With that information in mind, this article focuses on the applications for CVD-coated inserts.

Coating Composition

In addition to TiCN and Al₂O₃, nondiamond CVD coating materials generally are restricted to TiC and TiN. Although a single-layer CVD coating is possible, virtually all CVD-coated inserts have two or three layers. Brian Wilshire, technical center manager for Kyocera Precision Tools Inc. in Hendersonville, North Carolina, said most of the toolmaker’s CVD-coated grades start with a TiCN layer on the substrate, followed by an Al₂O₃ layer and topped with TiN.
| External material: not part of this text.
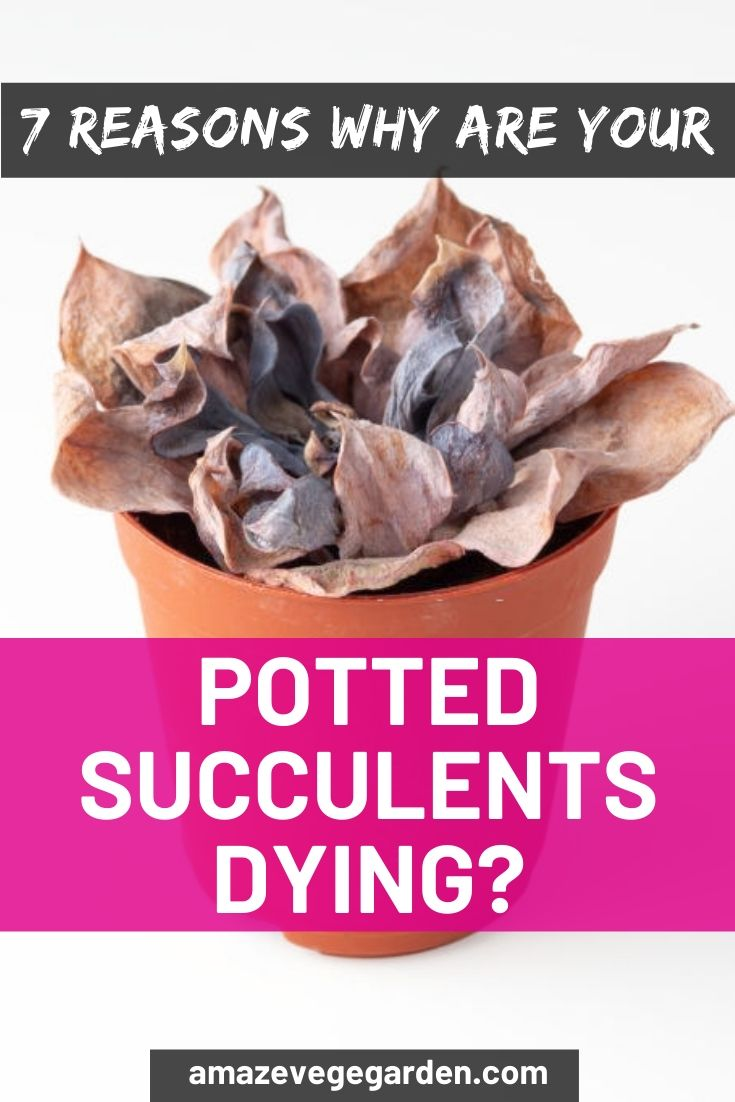 7 reason why are your potted succulents dying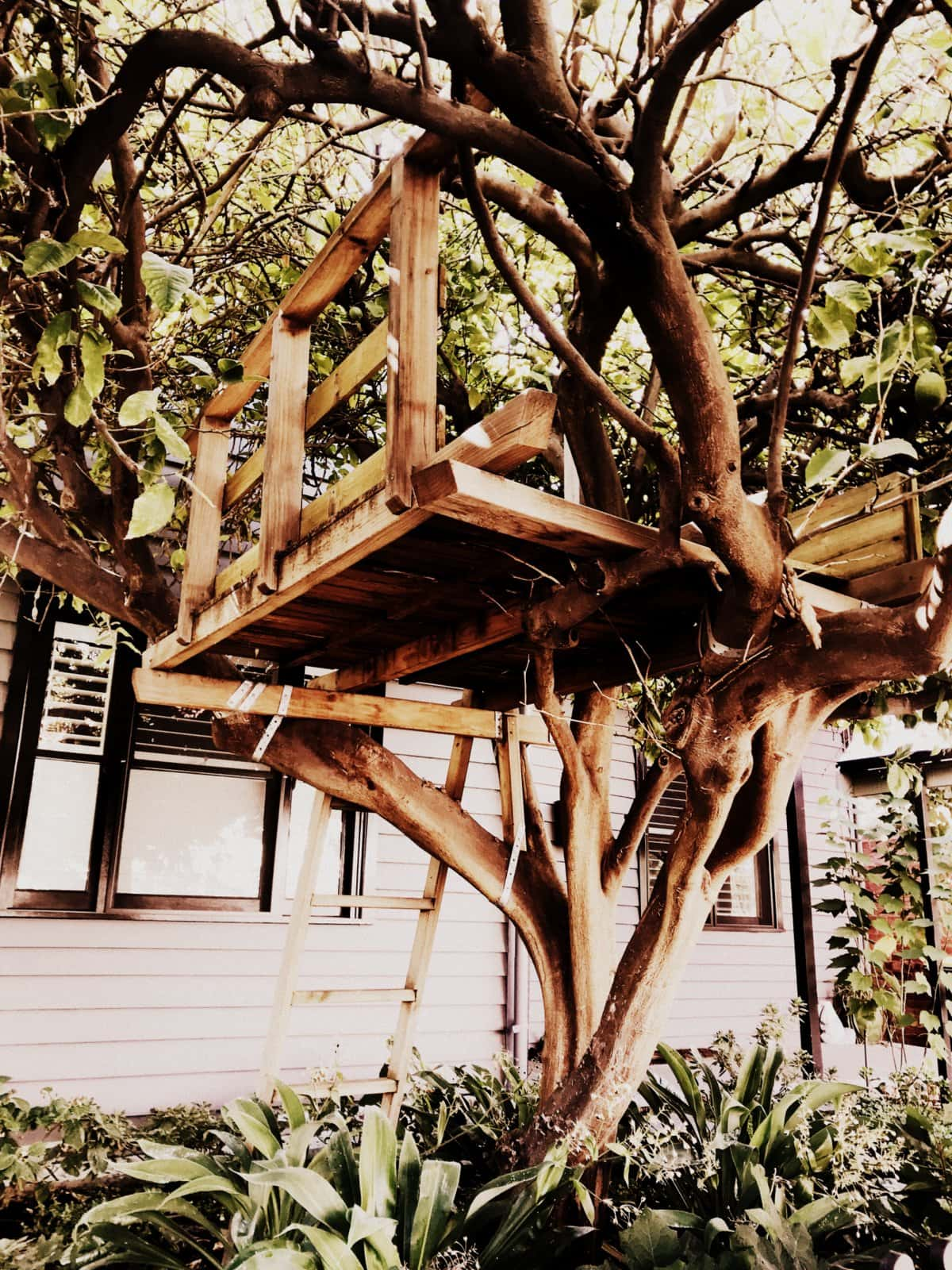 Small vintage treehouse with wooden ladder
Unlike PVD coatings, which are composed of multiple layers of coatings a few nanometers thick to achieve a coating that’s from 1 to 7 µm (0.00004" to 0.00028") thick, CVD coatings are usually from 5 to 20 µm (0.0002" to 0.00079") thick and sometimes thicker.

“Typically, the harder, more wear-resistant grades go with a thicker coating,” Wilshire said. “If you are trying to improve toughness, you go with a thinner coating.”

Each layer can have a different thickness, he said, adding that an aluminum oxide layer that’s thicker than the other ones enhances heat and wear resistance.

“The key is making sure the initial coating layer adheres to the carbide and subsequent layers adhere to each other,” Wilshire said. “Obviously, if the coating doesn’t stick to the insert, it’s not going to do you any good.”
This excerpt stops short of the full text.